The more important point, however, is that as the China credit Ponzi grinds to a halt, it will not be building new auto capacity for years to come. It is now drowning in excess capacity, and as prices and profits plunge in the years ahead the auto industry CapEx spigot will be slammed shut, too.
Needless to say, this not only means that consumption of structural steel and rebar for new auto plants will plunge. It also will result in a drastic reduction in demand for the sophisticated German machine tools and automation equipment needed to actually build cars.
Stated differently, the CapEx depression which has been underway for several years in China, Australia, Brazil and much of the EM will ricochet across the global economy. Cheap credit and mispriced capital are truly the father of a thousand economic sins.
China’s construction infrastructure, for example, is grotesquely overbuilt—— from cement kilns, to construction equipment manufacturers and distributors, to sand and gravel movers, to construction site vendors of every stripe.
For crying out loud, in three recent years China used more cement than did the United States during the entire 20th century!
That is not indicative of a just a giddy boom; its evidence of a system that has gone mad digging, hauling, staging and constructing because there was unlimited credit available to finance the outpouring of China’s runaway construction machine.

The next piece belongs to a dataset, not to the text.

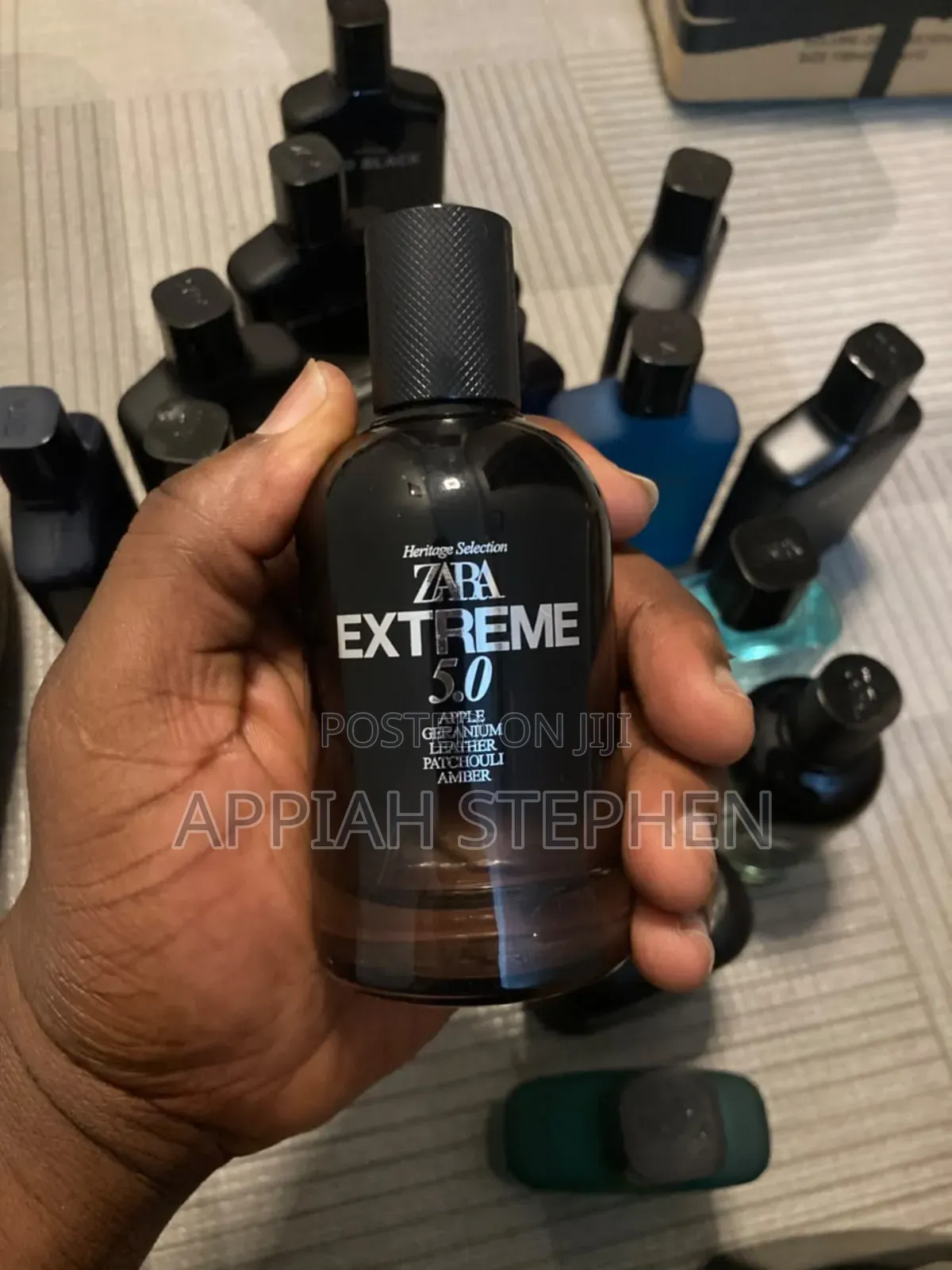 Stepapp Original Perfumes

The same is true for its machinery, solar and aluminum industries—to say nothing of 70 million empty luxury apartments and vast stretches of over-built highways, fast rail, airports, shopping mails and new cities.

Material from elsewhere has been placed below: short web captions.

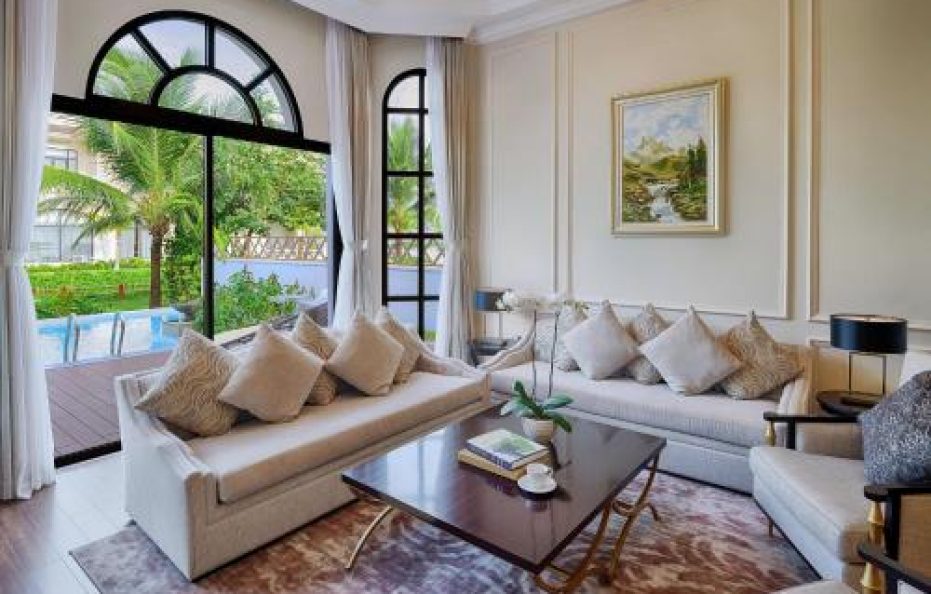 3-Bedroom Villa Lake View With Private Pool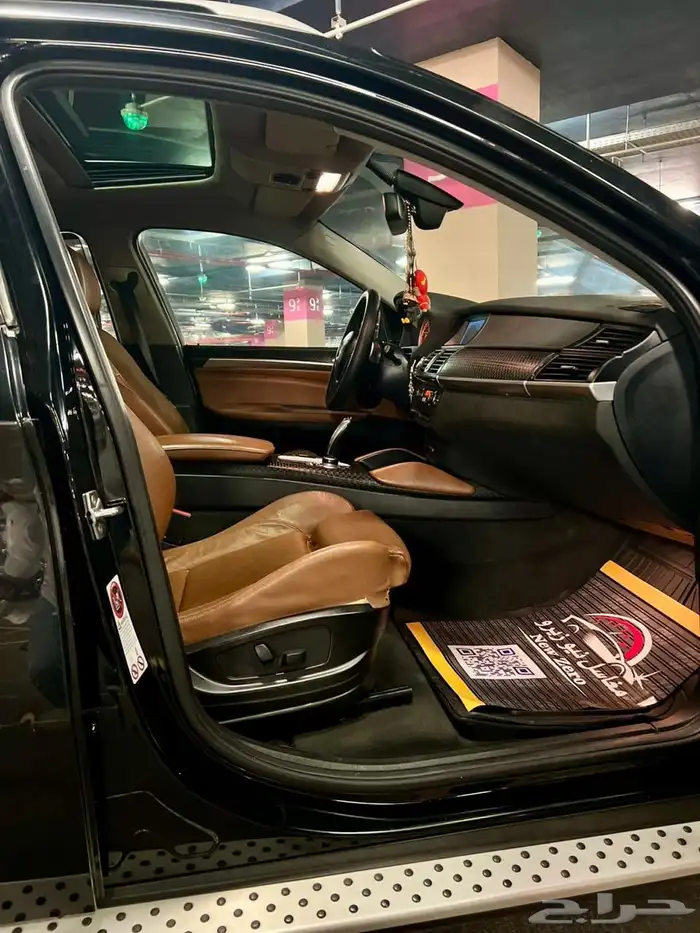 BMW x6 M بي ام دبليو اكس 6 ام 2010 7
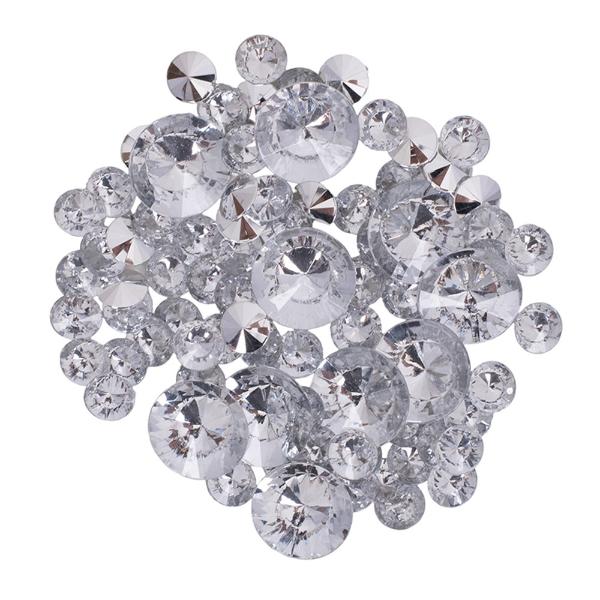 Easter Diamante Scatters - 20g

In short, the flip-side of the China’s giant credit bubble is the most massive malinvesment of real economic resources—-labor, raw materials and capital goods—ever known.
In effect, the country-side pig sties have been piled high with copper inventories and the urban neighborhoods have been covered with glass, cement and rebar erections that can’t possibly earn an economic return. Yet all of these assets have become “collateral” for even more “loans” under the Chinese Ponzi.
China has been on a wild tear heading straight for the economic edge of the planet—-that is, monetary Terra Incognito—based on the circular principle of borrowing, building and borrowing. In essence, it is a giant re-hypothecation scheme where every man’s “debt” become the next man’s “asset”.
Thus, local government’s have meager incomes, but vastly bloated debts based on the collateral of stupendously over-valued inventories of land—-valuations which were established by earlier debt financed sales to developers.
Likewise, coal mine entrepreneurs face not only collapsing prices and revenues, but also soaring double digit interest rates on shadow banking loans collateralized by over-valued coal reserves. Shipyards have empty order books, but vast debts collateralized by soon to be idle construction bays. Speculators have collateralized massive stock piles of copper and iron ore at prices that are on the way to becoming ancient history.
So China is indeed the greatest Ponzi scheme in recorded history. And it is that house of cards that the Donald has now frontally attacked.
More hideous still, it is that house of cards that the robo-machines brought with malice aforethought this afternoon, reversing the Dow’s overnight drop by nearly 750 points.
Bad money has rarely been so insouciant; the revenge never so certain.